I wrote a metal shader that draws around 512K vertices using the .lineStrip
primitive with .isBlendEnabled
set to true and using an .add
blend operation to get an accumulation effect “for free”.
All vertices are on the same Z-plane and their positions are computed within the vertex shader itself by reading the corresponding input pixel from an input texture2d<float, access::read>
.
struct VertexOut {
float4 position [[position]];
float4 color;
float pointSize [[point_size]];
};
vertex VertexOut
vertex_function(texture2d<float, access::read> inTexture [[texture(0)]],
uint id [[vertex_id]])
{
uint width = inTexture.get_width();
uint x = id % width;
uint y = id / width;
float4 in = inTexture.read(uint2(x, y));
// Do some math here to compute
// xPos and yPos
return {
.position = float4(xPos, yPos, 0, 1),
.color = out,
.pointSize = 1
};
}
fragment float4 vectorscope_fragment(VertexOut input [[stage_in]]) {
return input.color;
}
I’m struggling to understand why when the vertices end up very close together (overlapping more in the final raster) the GPU utilization is more than double compared to when the vertices are more scattered and far apart.

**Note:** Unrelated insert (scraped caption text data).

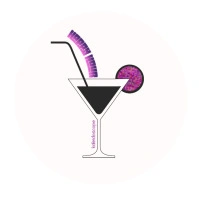 Menus, drinks, cocktails, happy hour, restaurants, bebidas, bar Logo template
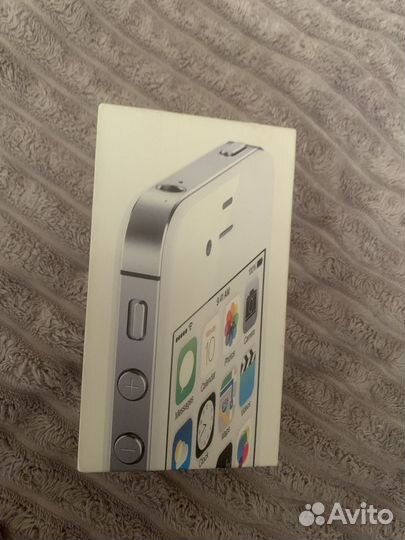 Коробка от iPhone 4s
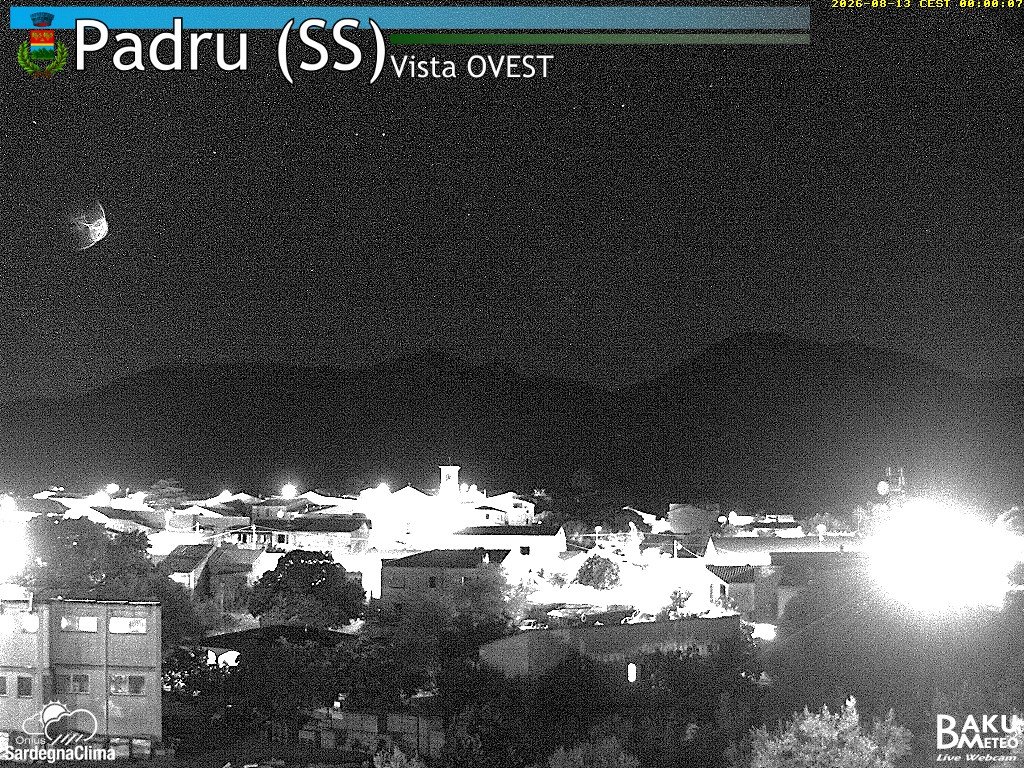 time-lapse frame, Padru webcam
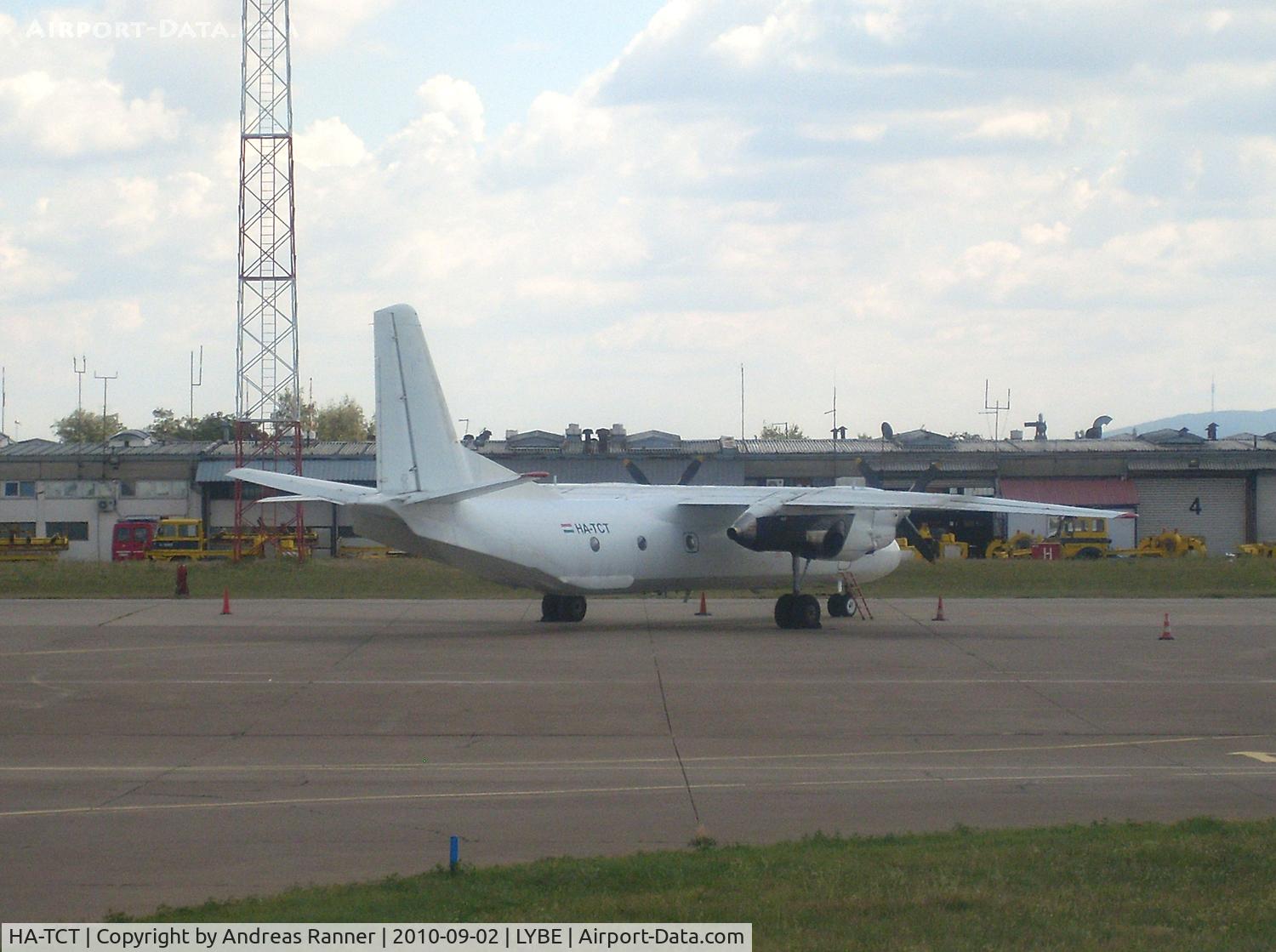 HA-TCT, 1984 Antonov An-24B C/N 13505, Cityline Hungary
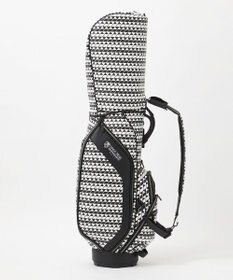 23区GOLF 【UNISEX】フラッグ総柄キャディバッグ　他と被らないデザイン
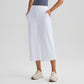 📢📢35% OFF !! ⏰Women's High-Waist Wide-Leg Capri Pants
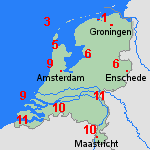 Verwachting wo, 04-02 Nederland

I’m guessing that it has something to do with high pixel overdraw, but I’m not experienced with Metal and shading enough to know how to optimize the operation.
For this kind of drawing, I thought GPU utilization would only be dependent on (a function of) the number of non-transparent vertices that it has to render (i.e. the size of the input texture), regardless of their final position(?), since there’s no culling or depth testing possible.
Am I missing something obvious about how Metal draws .lineStrip
s with blending turned on? How can this be better optimized to minimize the pixel overdraw but conserve the add blending result?